**Problems to work on**
**a)** Decide whether each statement agrees with the passage about the John Williamson album Australia Calling – All the Best Vol 2: (i) the album was issued on the EMI Music label; (ii) it peaked at number 23 on the ARIA Charts; (iii) the first All the Best edition came out in 1986. Answer yes or no for each, quoting the words of the passage that decide it.
**b)** Carry on the passage about the John Williamson album Australia Calling – All the Best Vol 2 from the point where it stops.

**Text passage**

Content starts

Greatest hits album by John Williamson
- Released: October 1992
- Genre: Country, folk, pop
- Label: EMI Music
- Producer: John Williamson

John Williamson chronology
| Waratah St (1991) | Australia Calling – All the Best Vol 2 (1992) | Love Is a Good Woman (1993) |

Singles from Australia Calling – All the Best Vol 2
- "(This Is) Australia Calling" Released: September 1992; "I'll Be Gone" Released: November 1992;

= Australia Calling – All the Best Vol 2 =

Australia Calling – All the Best Vol 2 is a greatest hits album by Australian country music artist John Williamson. The album is the second All the Best following the first edition released in 1986. Australia Calling – All the Best Vol 2 was released in October 1992 and peaked at number 32 on the ARIA Charts and was certified platinum in 1994.

Content ends

**Dataset section**
Content starts

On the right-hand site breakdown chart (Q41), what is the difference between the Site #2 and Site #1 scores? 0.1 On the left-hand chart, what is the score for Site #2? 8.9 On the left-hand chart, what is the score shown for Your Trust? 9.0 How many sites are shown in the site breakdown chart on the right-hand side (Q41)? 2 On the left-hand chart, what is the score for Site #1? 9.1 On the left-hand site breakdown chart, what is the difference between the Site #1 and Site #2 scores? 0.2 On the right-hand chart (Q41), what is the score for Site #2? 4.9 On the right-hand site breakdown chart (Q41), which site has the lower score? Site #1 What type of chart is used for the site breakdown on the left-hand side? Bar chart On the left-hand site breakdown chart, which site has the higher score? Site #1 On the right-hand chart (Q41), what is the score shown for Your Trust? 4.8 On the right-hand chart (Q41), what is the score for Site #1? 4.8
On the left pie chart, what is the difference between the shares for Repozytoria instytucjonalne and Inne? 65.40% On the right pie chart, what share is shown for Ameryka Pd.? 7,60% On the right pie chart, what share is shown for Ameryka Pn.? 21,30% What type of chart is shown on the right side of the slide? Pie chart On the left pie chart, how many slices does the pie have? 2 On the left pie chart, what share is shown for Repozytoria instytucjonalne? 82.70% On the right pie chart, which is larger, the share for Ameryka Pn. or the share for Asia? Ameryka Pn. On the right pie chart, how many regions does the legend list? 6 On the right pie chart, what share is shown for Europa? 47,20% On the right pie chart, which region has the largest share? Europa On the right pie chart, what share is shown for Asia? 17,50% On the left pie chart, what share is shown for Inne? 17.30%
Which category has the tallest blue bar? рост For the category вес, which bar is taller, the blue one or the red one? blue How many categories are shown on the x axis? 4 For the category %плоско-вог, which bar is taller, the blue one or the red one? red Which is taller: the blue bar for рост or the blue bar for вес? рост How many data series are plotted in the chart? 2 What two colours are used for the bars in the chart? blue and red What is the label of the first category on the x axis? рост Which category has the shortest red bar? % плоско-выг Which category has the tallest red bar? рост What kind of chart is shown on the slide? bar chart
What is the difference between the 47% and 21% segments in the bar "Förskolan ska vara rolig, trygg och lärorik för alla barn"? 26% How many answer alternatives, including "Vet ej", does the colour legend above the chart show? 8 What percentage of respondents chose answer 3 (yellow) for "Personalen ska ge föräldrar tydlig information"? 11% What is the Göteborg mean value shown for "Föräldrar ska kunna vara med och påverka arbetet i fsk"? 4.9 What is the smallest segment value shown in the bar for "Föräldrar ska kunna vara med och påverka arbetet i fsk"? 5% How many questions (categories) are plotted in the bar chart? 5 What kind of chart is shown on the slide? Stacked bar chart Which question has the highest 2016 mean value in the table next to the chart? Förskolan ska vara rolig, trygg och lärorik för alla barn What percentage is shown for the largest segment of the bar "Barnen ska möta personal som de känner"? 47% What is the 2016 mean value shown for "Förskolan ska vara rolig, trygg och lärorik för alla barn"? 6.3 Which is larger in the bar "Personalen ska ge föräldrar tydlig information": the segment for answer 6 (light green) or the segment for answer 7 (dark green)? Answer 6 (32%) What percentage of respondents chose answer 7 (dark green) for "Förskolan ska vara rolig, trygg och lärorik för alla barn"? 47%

Content ends

**Responses to the exercise**
**a)**
(i) Yes: "Label: EMI Music"
(ii) No: "peaked at number 32 on the ARIA Charts"
(iii) Yes: "following the first edition released in 1986"

**b)**
==Track listing==

| No. | Title | Writer(s) | Length |
|---|---|---|---|
| 1. | "(This Is) Australia Calling" | John Williamson | 3:58 |
| 2. | "I'll Be Gone" | Mike Rudd | 3:34 |
| 3. | "Rip Rip Woodchip" | Williamson | 3:02 |
| 4. | "Mallee Boy" | Williamson | 3:16 |
| 5. | "Cracker Night" | Williamson | 2:58 |
| 6. | "The Boomerang Café" | Williamson | 3:31 |
| 7. | "The Budgie Song" | Williamson | 2:41 |
| 8. | "Boogie with M' Baby" | Williamson | 5:25 |
| 9. | "I'm in the Mood" | Williamson | 2:55 |
| 10. | "Waratah Street" | Williamson | 3:12 |
| 11. | "A Bushman Can't Survive" | Williamson | 4:12 |
| 12. | "Drover's Boy" | Williamson | 3:37 |
| 13. | "Papa Whisky November" | Williamson | 3:21 |
| 14. | "Crocodile Roll" | Williamson | 2:46 |
| 15. | "Cootamundra Wattle" | Williamson | 3:53 |
| 16. | "Shelter" | Williamson | 2:52 |
| 17. | "Bill the Cat" | Williamson | 3:39 |
| 18. | "Beachcomber from Wollongong" | Williamson | 2:26 |
| 19. | "Galleries of Pink Galahs" | Williamson | 4:11 |
| 20. | "Raining on the Rock" | Williamson | 4:33 |
| 21. | "A Flag of Our Own" | Williamson | 3:30 |
| 22. | "True Blue" | Williamson | 4:02 |
| Total length: |  |  | 1:17:34 |

==Charts==

Chart performance for Australia Calling – All the Best Vol 2
| Chart (1992–1993) | Peak position |
|---|---|
| Australian Albums (ARIA) | 32 |

==Certifications==

| Region | Certification | Certified units/sales |
| Australia (ARIA) | Platinum | 70,000^{^} |
^{^} Shipments figures based on certification alone.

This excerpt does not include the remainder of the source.